Bundesminister lassen sich heutzutage für viel Steuergeld von Visagisten und Fotoprofis ins rechte Licht rücken. Es kommt eben nicht nur auf politische Inhalte an, sondern auch auf richtige Bilder und Narrative. In Kiel hat sich das noch nicht rumgesprochen.

Ein gemeinsamer Fototermin in Schleswig-Holstein

Ausgaben wie für die Außenministerin, die 137.000 Euro für eine Visagistin zahlte, gebe es im Norden nicht. Nur zu Beginn jeder Legislaturperiode finde ein Fototermin statt, bei dem ein Gruppenbild der Ministerriege samt Ministerpräsident angefertigt werde. Dann entstehen auch Porträts für den Webauftritt der Ministerien. 

TV-Sender bezahlen das Abpudern vor dem Auftritt

Natürlich sorgt man laut Höver vor Fernsehauftritten dafür, dass Nase und Stirn des Dienstherrn nicht wie Speckschwarten glänzen. „Das Abpudern übernehmen meist die TV-Sender, dafür bestellen wir keine Maskenbildner.“

Visagistin aus dem Agrar-Etat bezahlt

Selbstverständlich ist das nicht. Auch Landespolitiker wie die Berliner Senatorin Bettina Jarrasch nehmen auf Staatskosten Schminke und Bildexpertise in Anspruch, wie kürzlich die Berliner Zeitung berichtete. Auch ist „Eitelkeit“ nicht Markenzeichen allein der Ökopartei. So bezahlte Ex-Landwirtschaftsministerin Julia Klöckner (CDU) ihre Visagistin aus dem Agrar-Etat und Angela Merkel zog ebenfalls Experten zu Rate, um ihr Haupthaar in Fasson zu bringen und Fotos von ihrer „Sahneseite“ schießen zu lassen.

Kosten um 80 Prozent gestiegen

Einzig die Explosion der Kosten ist überraschend. So sind die Ausgaben für Fotografen, Friseure und Visagisten im ersten vollen Regierungsjahr der Ampel deutlich gestiegen – auf 1,5 Millionen Euro. Das seien 80 Prozent mehr als 2021, kritisiert der Bund der Steuerzahler. 

Spitzenreiterin ist Annalena Baerbock, die ihrer Visagistin im Monat 7500 Euro plus Reisekosten zukommen lässt (Alle Daten aus Bundestagsdrucksache 20/5286).
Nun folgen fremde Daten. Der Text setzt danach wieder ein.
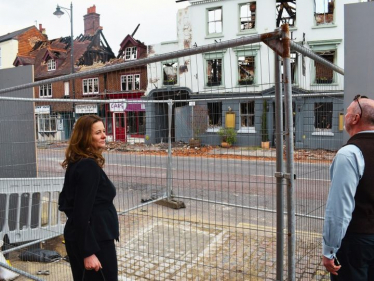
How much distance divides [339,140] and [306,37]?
19767mm

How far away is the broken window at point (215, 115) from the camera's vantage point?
383 centimetres

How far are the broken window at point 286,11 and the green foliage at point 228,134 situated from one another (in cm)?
2118

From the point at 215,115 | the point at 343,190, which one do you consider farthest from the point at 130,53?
the point at 343,190

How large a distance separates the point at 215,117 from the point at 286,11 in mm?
21752

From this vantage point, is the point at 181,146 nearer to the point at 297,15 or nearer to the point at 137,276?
the point at 137,276

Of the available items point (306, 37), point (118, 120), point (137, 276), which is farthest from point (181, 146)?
point (306, 37)

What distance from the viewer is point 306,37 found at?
2188 cm

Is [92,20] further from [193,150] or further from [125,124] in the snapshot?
[125,124]

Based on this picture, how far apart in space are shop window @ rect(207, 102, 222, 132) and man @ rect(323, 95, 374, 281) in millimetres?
1551

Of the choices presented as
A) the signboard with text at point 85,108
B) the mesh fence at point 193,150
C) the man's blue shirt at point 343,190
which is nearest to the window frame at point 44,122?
the mesh fence at point 193,150

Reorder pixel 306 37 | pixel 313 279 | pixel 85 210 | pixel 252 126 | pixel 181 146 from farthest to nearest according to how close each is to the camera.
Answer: pixel 306 37
pixel 181 146
pixel 313 279
pixel 252 126
pixel 85 210

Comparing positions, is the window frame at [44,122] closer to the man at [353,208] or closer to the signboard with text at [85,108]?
the signboard with text at [85,108]

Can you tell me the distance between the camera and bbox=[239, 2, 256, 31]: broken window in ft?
76.3

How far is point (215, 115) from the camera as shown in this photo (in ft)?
13.0
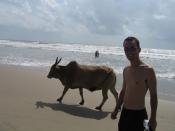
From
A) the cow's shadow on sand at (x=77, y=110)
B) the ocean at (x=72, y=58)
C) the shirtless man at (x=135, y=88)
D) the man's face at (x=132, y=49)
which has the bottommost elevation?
the ocean at (x=72, y=58)

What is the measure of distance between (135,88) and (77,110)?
604 cm

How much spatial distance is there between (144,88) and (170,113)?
6710 millimetres

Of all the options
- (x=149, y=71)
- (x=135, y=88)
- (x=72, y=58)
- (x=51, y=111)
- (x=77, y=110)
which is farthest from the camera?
(x=72, y=58)

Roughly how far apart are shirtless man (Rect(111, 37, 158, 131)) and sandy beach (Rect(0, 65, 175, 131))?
11.5 ft

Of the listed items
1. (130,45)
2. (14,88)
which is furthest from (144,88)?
(14,88)

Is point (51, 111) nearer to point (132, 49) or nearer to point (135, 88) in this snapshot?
point (135, 88)

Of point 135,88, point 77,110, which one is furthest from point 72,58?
point 135,88

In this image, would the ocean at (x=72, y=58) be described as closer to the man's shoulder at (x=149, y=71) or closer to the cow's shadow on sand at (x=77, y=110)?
the cow's shadow on sand at (x=77, y=110)

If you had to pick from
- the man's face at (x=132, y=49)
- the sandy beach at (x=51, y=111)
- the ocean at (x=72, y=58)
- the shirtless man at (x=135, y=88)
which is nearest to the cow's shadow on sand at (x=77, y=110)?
the sandy beach at (x=51, y=111)

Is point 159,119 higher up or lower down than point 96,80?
lower down

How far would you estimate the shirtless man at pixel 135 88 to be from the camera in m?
5.11

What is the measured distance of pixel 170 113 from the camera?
38.3ft

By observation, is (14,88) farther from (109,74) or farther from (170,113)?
(170,113)

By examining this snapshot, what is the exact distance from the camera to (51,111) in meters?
10.5
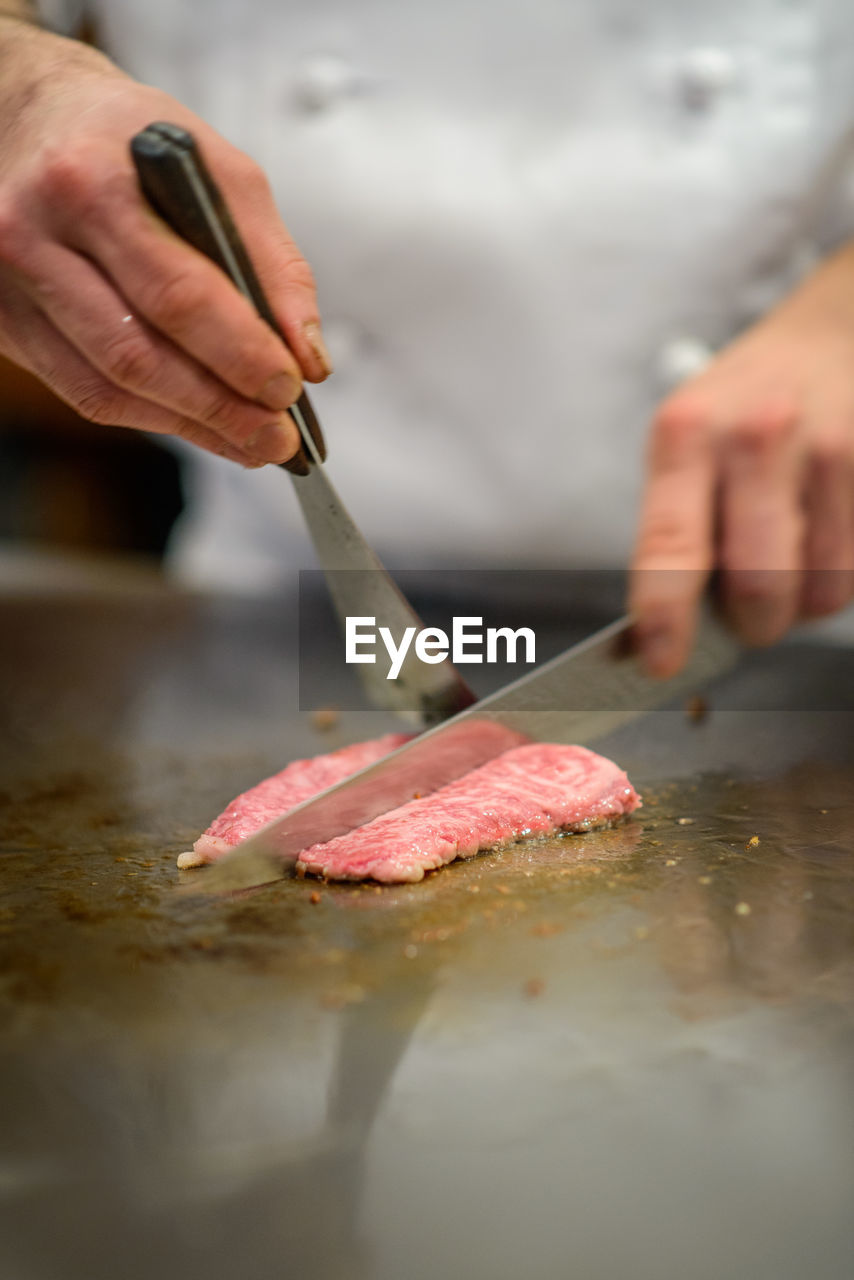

Erklärung der Bundesregierung: „Die Kosten spiegeln wider, dass die Dienstleistung mit zeitaufwändiger Reisetätigkeit verbunden ist und auch ad hoc an Wochenenden und zu besonderen Tageszeiten erbracht werden muss“.

Wie eitel ist Robert Habeck?

Wirtschaftsminister Robert Habeck gab 83.000 Euro für Kosmetik, neue Haarschnitte und schöne Fotos aus, eine Steigerung um 161 Prozent im Vergleich zu Vorgänger Peter Altmaier (CDU). Der kam mit 32.000 Euro für Fotografen aus. Kosten für Stylisten: null – kein Wunder, bei ihm gab es auch nicht viel zu kämmen.

Zum Jahresende sorgte dann eine Ausschreibung für Aufsehen, als Habecks Ministerium einen Fotografen suchte. Salär: 350.000 Euro für vier Jahre. Neben der Reisebegleitung von Habeck gehört auch Auftragsfotografie für die Öffentlichkeitsarbeit des Ministeriums zum Profil, teilt letzteres mit. 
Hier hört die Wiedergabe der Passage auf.